I took over the excommunicated Linda Lee’s spaces and, after posting a sign that read NO ROOMS AVAILABLE, I started the informal application process for artists in need. I decided there was space for three to live and work in the building besides Harry, and since the Barometer and I were already there, we had room for one more resident. We settled on Eve, a flamboyant character born and raised in Idaho, twenty-five years old and a seamstress of force. She moved in with her Singer and sewed up a circus of artworks that Harry and I both thought were adorable. Eve didn’t stay long. Ulysses, a sculptor in the minimalist tradition, followed, and then came Delia, who worked exclusively in old-shoe installations (my favorite). I created the minimal rules and regulations — no littering on-site; excessive noise after eleven p.m. strictly forbidden; love objects welcome but absolutely no sexual business transacted on site (not a problem anymore, but as a prohibition it gave us some chuckles); presence required once every two months to show and discuss finished work or work in progress. We hired a weekly cleaning team to roar through the two floors of the building, divvied up some domestic jobs, and the lodge was civilized.
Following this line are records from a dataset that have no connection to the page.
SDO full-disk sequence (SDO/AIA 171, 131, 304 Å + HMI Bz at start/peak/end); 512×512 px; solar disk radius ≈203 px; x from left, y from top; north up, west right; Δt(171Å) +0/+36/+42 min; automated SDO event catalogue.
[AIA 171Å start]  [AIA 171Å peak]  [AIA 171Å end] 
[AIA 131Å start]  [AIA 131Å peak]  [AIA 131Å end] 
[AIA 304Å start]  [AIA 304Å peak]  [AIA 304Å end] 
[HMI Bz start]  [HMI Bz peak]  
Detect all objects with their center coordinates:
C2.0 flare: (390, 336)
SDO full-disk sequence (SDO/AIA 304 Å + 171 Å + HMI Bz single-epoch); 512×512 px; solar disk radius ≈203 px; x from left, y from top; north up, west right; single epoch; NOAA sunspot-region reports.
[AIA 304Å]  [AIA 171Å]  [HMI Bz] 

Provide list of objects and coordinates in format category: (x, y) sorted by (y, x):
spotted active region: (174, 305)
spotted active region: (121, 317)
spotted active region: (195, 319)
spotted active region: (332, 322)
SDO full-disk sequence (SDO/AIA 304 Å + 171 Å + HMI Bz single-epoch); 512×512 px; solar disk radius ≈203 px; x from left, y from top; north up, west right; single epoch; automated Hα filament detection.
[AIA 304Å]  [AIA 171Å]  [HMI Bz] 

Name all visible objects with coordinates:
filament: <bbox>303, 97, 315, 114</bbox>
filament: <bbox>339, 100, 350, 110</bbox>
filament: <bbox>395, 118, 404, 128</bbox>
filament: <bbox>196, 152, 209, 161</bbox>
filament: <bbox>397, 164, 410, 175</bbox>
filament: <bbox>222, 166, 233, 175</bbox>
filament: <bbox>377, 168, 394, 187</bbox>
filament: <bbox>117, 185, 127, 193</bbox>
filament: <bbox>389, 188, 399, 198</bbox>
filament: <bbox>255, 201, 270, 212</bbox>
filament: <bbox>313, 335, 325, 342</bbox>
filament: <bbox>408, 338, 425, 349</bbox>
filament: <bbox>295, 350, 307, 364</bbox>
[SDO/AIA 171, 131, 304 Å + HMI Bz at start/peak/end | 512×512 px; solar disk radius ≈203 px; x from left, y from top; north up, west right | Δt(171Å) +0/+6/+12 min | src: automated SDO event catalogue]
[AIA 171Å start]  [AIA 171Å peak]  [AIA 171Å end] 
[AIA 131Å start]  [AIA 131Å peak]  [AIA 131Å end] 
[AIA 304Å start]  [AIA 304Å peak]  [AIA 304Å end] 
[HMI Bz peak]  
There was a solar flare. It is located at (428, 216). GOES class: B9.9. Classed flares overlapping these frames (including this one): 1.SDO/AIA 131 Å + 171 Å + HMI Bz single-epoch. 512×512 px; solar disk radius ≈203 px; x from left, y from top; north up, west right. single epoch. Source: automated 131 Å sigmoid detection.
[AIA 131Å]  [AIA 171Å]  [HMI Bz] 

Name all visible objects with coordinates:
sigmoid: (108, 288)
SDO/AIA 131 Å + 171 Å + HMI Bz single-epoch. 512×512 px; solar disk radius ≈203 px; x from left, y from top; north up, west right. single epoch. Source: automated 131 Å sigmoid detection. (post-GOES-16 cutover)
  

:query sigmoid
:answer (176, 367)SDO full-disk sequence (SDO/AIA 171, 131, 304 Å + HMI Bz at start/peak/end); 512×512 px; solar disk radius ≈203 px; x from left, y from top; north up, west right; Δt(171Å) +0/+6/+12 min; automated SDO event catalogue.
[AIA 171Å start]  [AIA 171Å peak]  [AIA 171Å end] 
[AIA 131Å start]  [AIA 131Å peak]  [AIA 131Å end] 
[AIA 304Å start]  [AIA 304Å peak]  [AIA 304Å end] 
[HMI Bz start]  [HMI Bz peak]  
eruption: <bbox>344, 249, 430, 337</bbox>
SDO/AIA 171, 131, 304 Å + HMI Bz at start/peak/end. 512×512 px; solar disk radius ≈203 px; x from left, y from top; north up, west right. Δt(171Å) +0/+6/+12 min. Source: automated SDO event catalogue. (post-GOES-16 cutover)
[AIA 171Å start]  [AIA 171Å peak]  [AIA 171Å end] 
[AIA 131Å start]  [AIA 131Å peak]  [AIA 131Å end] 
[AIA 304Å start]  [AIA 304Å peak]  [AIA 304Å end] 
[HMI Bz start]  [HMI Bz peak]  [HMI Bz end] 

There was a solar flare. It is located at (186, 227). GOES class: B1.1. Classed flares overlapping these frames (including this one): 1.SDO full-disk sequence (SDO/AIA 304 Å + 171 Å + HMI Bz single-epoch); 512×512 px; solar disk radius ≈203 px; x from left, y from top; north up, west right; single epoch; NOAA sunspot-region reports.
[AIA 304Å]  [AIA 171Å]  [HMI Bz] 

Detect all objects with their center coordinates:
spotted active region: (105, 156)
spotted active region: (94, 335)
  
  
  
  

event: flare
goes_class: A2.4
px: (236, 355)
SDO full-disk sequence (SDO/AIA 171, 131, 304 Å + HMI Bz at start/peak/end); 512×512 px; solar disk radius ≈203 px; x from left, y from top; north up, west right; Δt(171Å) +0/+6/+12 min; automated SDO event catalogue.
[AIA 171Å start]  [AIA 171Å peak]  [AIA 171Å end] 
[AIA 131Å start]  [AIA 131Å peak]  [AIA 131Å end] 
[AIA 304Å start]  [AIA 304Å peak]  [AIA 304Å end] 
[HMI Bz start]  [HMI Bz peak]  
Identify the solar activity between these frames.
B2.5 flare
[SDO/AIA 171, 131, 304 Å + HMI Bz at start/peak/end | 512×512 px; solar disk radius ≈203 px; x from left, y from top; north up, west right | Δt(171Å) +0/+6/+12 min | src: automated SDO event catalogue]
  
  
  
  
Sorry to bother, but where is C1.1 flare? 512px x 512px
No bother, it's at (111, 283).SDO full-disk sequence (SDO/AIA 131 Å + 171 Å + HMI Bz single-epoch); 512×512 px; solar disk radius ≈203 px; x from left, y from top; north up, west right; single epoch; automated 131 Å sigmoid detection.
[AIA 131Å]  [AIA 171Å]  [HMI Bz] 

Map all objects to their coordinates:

But you want to know how it happened, the story between Harry and me. Well, it didn’t happen fast. It crawled up on us. We rented movies on Sunday afternoons, mostly oldies Harry had never seen: Busby Berkeley extravaganzas for their kaleidoscope visuals—Footlight Parade, Gold Diggers, Forty-second Street; some Rogers and Astaire; and the old films for Negro audiences only: Cabin in the Sky and Look-Out Sister, and Harlem Is Heaven with the Jangler — Bojangles, “Everything’s Copacetic,” the “Dark Cloud of Joy,” born Luther-in-Richmond-Virginia-Robinson, who danced up on his toes, precise rhythms, perfect tones — and Stormy Weather with Robinson again, some faux version of his life with Fats Waller, Cab Calloway, Lena Horne, and the oh-my-god-I-can’t-believe-how-well-they-can-dance Nicholas Brothers. I started tap lessons at four and could impress Harry with some shuffle-ball changes and skating moves, but I never had the real stuff. Lester does a little soft shoe in my show, and it always goes over pretty well. Harry called the Sunday movie our “cozy time,” and she liked to put on what she called “soft clothes” or “nearly pajamas” for the occasion and make popcorn. Then we’d sprawl and laze in front of the TV. We were not always alone. Other members of the lodge joined us from time to time. Bruno, Eve, or the Barometer, who wandered in and out or brought his sketchpad to the sofa and drew.

Exactly when our project was hatched I can’t remember, but one Saturday I visited Harry’s studio and noticed she had painted SUFFOCATION in huge letters on the wall. “I’m thinking about it,” she said, “as a theme.” Then she changed the subject, or so I thought at the time. I now believe it was the same subject, not a transition, because it was a story about her father. She told me about her first show in New York, when she was in her early thirties. Her parents came to the opening. Her mother was sweet and proud and full of congratulations. Her father was silent, but then right before he left, he said to her, “It doesn’t resemble much else that’s out there, does it?”

I asked her what he had meant. She said she didn’t really know. I asked her how she answered back, and she said, “I didn’t say anything.”

He shut her up.

The man wasn’t some unsophisticated boob; he knew art. He had a hankering for Frank Stella, she told me. I said to Harry: “That’s pretty cold, don’t you think? I mean, it’s a cold thing to say to your own daughter.”

“That’s what Doctor F. says.”

I told her a medical degree wasn’t needed to see cold as cold.